Your goal ▸
Output all lines exactly, with nothing added or dropped.

···

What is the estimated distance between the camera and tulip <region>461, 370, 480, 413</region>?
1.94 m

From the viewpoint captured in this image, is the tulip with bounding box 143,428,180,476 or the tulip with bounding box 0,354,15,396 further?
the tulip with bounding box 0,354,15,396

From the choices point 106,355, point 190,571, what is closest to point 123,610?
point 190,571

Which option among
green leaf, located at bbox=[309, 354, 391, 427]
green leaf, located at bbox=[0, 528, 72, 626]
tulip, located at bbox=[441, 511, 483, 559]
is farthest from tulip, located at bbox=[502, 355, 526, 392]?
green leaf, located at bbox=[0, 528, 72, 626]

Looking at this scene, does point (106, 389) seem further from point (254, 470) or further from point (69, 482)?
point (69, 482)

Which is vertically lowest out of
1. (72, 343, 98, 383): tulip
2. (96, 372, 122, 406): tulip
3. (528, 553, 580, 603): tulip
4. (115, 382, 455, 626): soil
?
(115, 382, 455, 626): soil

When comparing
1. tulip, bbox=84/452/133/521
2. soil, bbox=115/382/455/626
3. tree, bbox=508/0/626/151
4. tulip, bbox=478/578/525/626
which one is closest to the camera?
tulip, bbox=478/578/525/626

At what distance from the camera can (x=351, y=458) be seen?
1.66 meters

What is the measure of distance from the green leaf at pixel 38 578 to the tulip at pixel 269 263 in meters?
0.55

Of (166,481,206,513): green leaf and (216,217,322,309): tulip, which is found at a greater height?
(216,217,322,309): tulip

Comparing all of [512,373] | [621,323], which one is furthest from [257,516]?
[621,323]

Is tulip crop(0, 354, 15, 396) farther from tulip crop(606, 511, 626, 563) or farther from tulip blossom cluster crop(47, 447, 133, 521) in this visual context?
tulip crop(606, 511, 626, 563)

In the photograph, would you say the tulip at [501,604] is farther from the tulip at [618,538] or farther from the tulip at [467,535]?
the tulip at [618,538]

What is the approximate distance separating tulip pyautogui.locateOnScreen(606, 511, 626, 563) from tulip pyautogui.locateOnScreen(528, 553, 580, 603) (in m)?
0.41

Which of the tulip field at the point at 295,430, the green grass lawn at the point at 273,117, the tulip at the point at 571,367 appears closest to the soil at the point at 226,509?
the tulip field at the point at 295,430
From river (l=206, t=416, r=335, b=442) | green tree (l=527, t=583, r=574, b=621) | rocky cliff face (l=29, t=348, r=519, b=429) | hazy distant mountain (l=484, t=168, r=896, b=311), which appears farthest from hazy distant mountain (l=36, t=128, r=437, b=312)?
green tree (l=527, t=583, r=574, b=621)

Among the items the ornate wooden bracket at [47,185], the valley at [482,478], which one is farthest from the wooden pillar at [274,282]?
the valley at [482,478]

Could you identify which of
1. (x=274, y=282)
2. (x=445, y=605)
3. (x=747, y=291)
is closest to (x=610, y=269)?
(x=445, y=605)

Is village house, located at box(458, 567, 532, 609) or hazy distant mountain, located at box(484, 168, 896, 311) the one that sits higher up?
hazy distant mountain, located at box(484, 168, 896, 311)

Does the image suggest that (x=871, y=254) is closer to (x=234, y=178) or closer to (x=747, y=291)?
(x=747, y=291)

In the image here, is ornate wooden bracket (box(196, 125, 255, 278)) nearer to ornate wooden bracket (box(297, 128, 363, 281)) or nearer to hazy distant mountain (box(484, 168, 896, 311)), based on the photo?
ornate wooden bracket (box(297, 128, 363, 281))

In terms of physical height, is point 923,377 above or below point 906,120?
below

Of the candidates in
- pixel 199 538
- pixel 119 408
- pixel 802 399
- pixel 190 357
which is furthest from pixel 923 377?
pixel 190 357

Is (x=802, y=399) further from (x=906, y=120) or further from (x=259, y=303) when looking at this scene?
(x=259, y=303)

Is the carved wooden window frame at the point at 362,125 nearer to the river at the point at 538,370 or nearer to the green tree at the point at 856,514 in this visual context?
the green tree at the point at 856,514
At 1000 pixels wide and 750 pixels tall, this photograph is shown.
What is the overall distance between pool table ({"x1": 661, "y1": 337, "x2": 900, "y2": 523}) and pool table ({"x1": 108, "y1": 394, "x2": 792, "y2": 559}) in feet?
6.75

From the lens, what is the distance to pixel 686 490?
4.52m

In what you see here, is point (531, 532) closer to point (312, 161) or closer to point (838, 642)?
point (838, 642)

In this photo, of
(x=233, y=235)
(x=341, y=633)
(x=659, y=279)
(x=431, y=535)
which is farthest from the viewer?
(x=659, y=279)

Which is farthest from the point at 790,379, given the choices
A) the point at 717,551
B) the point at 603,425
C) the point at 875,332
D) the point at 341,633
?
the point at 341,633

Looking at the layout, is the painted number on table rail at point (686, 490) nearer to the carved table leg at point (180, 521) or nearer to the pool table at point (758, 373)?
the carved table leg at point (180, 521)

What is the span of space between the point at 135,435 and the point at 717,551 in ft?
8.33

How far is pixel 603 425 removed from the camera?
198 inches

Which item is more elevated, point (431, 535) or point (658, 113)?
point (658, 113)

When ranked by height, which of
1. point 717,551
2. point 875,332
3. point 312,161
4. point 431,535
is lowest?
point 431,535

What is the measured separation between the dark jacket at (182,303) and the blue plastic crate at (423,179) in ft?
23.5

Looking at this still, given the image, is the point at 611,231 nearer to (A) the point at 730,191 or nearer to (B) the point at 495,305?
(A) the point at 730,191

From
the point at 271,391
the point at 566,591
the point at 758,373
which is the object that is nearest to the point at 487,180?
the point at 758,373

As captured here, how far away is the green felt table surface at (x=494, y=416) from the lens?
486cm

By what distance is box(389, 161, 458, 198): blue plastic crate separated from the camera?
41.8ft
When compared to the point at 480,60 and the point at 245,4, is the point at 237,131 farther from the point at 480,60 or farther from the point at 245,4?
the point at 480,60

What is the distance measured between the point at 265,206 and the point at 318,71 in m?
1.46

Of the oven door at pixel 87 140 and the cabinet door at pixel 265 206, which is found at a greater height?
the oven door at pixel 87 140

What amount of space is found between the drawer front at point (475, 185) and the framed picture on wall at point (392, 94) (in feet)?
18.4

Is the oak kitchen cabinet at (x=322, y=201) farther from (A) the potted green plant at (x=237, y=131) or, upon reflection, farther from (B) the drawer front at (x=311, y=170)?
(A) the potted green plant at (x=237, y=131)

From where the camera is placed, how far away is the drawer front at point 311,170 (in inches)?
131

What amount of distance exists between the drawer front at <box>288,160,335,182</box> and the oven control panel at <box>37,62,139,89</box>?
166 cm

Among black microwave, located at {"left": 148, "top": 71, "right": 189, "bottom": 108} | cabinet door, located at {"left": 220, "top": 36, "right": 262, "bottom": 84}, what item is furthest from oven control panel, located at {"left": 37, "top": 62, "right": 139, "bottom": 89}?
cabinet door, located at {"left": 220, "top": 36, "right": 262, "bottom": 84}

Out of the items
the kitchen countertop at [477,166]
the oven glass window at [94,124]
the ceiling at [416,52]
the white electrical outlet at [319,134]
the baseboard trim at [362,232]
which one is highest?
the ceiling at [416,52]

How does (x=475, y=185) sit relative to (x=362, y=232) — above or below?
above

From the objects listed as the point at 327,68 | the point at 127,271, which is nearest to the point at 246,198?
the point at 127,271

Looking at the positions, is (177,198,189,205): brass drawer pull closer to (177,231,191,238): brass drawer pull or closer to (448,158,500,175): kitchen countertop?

···

Response to this exercise ▸
What is the estimated distance between the camera and tulip <region>461, 370, 480, 413</region>?
1.94 m

From the viewpoint captured in this image, is the tulip with bounding box 143,428,180,476 or the tulip with bounding box 0,354,15,396 further?
the tulip with bounding box 0,354,15,396

From the choices point 106,355, point 190,571, what is closest to point 123,610?
point 190,571

Which option among
green leaf, located at bbox=[309, 354, 391, 427]
green leaf, located at bbox=[0, 528, 72, 626]
tulip, located at bbox=[441, 511, 483, 559]
is farthest from tulip, located at bbox=[502, 355, 526, 392]?
green leaf, located at bbox=[0, 528, 72, 626]

Looking at this scene, does point (106, 389) seem further from point (254, 470) or further from point (69, 482)?
point (69, 482)

Which is vertically lowest out of
1. (72, 343, 98, 383): tulip
2. (96, 372, 122, 406): tulip
3. (528, 553, 580, 603): tulip
4. (115, 382, 455, 626): soil
?
(115, 382, 455, 626): soil

When comparing
1. tulip, bbox=84/452/133/521
2. soil, bbox=115/382/455/626
3. tree, bbox=508/0/626/151
4. tulip, bbox=478/578/525/626
which one is closest to the camera?
tulip, bbox=478/578/525/626

At what distance from the camera can (x=351, y=458) be seen?
1.66 meters

What is the measure of distance from the green leaf at pixel 38 578 to the tulip at pixel 269 263 in meters?
0.55

Of (166,481,206,513): green leaf and (216,217,322,309): tulip, which is found at a greater height?
(216,217,322,309): tulip

Comparing all of [512,373] | [621,323], which one is furthest from [257,516]?
[621,323]

Is tulip crop(0, 354, 15, 396) farther from tulip crop(606, 511, 626, 563) or farther from tulip blossom cluster crop(47, 447, 133, 521) in this visual context?
tulip crop(606, 511, 626, 563)

In the photograph, would you say the tulip at [501,604] is farther from the tulip at [618,538] or farther from the tulip at [467,535]?
the tulip at [618,538]

What is the approximate distance separating tulip pyautogui.locateOnScreen(606, 511, 626, 563) from tulip pyautogui.locateOnScreen(528, 553, 580, 603) (in m)?
0.41

Which of the tulip field at the point at 295,430, the green grass lawn at the point at 273,117, the tulip at the point at 571,367 appears closest to the soil at the point at 226,509?
the tulip field at the point at 295,430
From river (l=206, t=416, r=335, b=442) | green tree (l=527, t=583, r=574, b=621) | rocky cliff face (l=29, t=348, r=519, b=429) | hazy distant mountain (l=484, t=168, r=896, b=311), which appears farthest from hazy distant mountain (l=36, t=128, r=437, b=312)?
green tree (l=527, t=583, r=574, b=621)

Among the items the ornate wooden bracket at [47,185], the valley at [482,478], which one is farthest from the wooden pillar at [274,282]?
the valley at [482,478]

Could you identify which of
1. (x=274, y=282)
2. (x=445, y=605)
3. (x=747, y=291)
is closest to (x=610, y=269)?
(x=445, y=605)

Is village house, located at box(458, 567, 532, 609) or hazy distant mountain, located at box(484, 168, 896, 311) the one that sits higher up?
hazy distant mountain, located at box(484, 168, 896, 311)

Does the image suggest that (x=871, y=254) is closer to (x=234, y=178) or closer to (x=747, y=291)?
(x=747, y=291)

In the image here, is ornate wooden bracket (box(196, 125, 255, 278)) nearer to ornate wooden bracket (box(297, 128, 363, 281)) or nearer to hazy distant mountain (box(484, 168, 896, 311)), based on the photo?
ornate wooden bracket (box(297, 128, 363, 281))

In terms of physical height, is point 923,377 above or below point 906,120?
below

Of the candidates in
- pixel 199 538
- pixel 119 408
- pixel 802 399
- pixel 190 357
which is furthest from pixel 923 377?
pixel 190 357

Is (x=802, y=399) further from (x=906, y=120) or further from (x=259, y=303) when looking at this scene?
(x=259, y=303)

Is the carved wooden window frame at the point at 362,125 nearer to the river at the point at 538,370 or nearer to the green tree at the point at 856,514 in this visual context?
the green tree at the point at 856,514
At 1000 pixels wide and 750 pixels tall, this photograph is shown.
What is the overall distance between pool table ({"x1": 661, "y1": 337, "x2": 900, "y2": 523}) and pool table ({"x1": 108, "y1": 394, "x2": 792, "y2": 559}) in feet?
6.75

From the lens, what is the distance to pixel 686 490?
4.52m

In what you see here, is point (531, 532) closer to point (312, 161) or closer to point (838, 642)?
point (838, 642)

In this photo, of
(x=233, y=235)
(x=341, y=633)
(x=659, y=279)
(x=431, y=535)
which is farthest from the viewer?
(x=659, y=279)

Which is farthest from the point at 790,379, given the choices
A) the point at 717,551
B) the point at 603,425
C) the point at 875,332
D) the point at 341,633
?
the point at 341,633

Looking at the layout, is the painted number on table rail at point (686, 490) nearer to the carved table leg at point (180, 521) or nearer to the pool table at point (758, 373)?
the carved table leg at point (180, 521)

What is the span of space between the point at 135,435 and the point at 717,551 in ft?
8.33

How far is pixel 603 425 removed from the camera?
198 inches

Which item is more elevated, point (431, 535) or point (658, 113)?
point (658, 113)

When ranked by height, which of
1. point 717,551
2. point 875,332
3. point 312,161
4. point 431,535
is lowest?
point 431,535

What is the measured separation between the dark jacket at (182,303) and the blue plastic crate at (423,179) in ft?
23.5

Looking at this still, given the image, is the point at 611,231 nearer to (A) the point at 730,191 or nearer to (B) the point at 495,305?
(A) the point at 730,191

From
the point at 271,391
the point at 566,591
the point at 758,373
which is the object that is nearest to the point at 487,180?
the point at 758,373

As captured here, how far away is the green felt table surface at (x=494, y=416) from the lens?
486cm

By what distance is box(389, 161, 458, 198): blue plastic crate separated from the camera?
41.8ft
When compared to the point at 480,60 and the point at 245,4, is the point at 237,131 farther from the point at 480,60 or farther from the point at 245,4?
the point at 480,60

What is the distance measured between the point at 265,206 and the point at 318,71 in m?
1.46

Of the oven door at pixel 87 140 and the cabinet door at pixel 265 206, which is found at a greater height?
the oven door at pixel 87 140

What amount of space is found between the drawer front at point (475, 185) and the framed picture on wall at point (392, 94) (in feet)?
18.4

Is the oak kitchen cabinet at (x=322, y=201) farther from (A) the potted green plant at (x=237, y=131) or, upon reflection, farther from (B) the drawer front at (x=311, y=170)?
(A) the potted green plant at (x=237, y=131)

From where the camera is placed, how far away is the drawer front at point 311,170 (in inches)?
131

What amount of distance exists between the drawer front at <box>288,160,335,182</box> and the oven control panel at <box>37,62,139,89</box>?
166 cm

Among black microwave, located at {"left": 148, "top": 71, "right": 189, "bottom": 108} | cabinet door, located at {"left": 220, "top": 36, "right": 262, "bottom": 84}, what item is furthest from oven control panel, located at {"left": 37, "top": 62, "right": 139, "bottom": 89}?
cabinet door, located at {"left": 220, "top": 36, "right": 262, "bottom": 84}

Out of the items
the kitchen countertop at [477,166]
the oven glass window at [94,124]
the ceiling at [416,52]
the white electrical outlet at [319,134]
the baseboard trim at [362,232]
which one is highest?
the ceiling at [416,52]

How does (x=475, y=185) sit relative to (x=362, y=232) — above or below?
above

From the objects listed as the point at 327,68 | the point at 127,271, which is nearest to the point at 246,198?
the point at 127,271

Looking at the positions, is (177,198,189,205): brass drawer pull closer to (177,231,191,238): brass drawer pull or closer to (448,158,500,175): kitchen countertop?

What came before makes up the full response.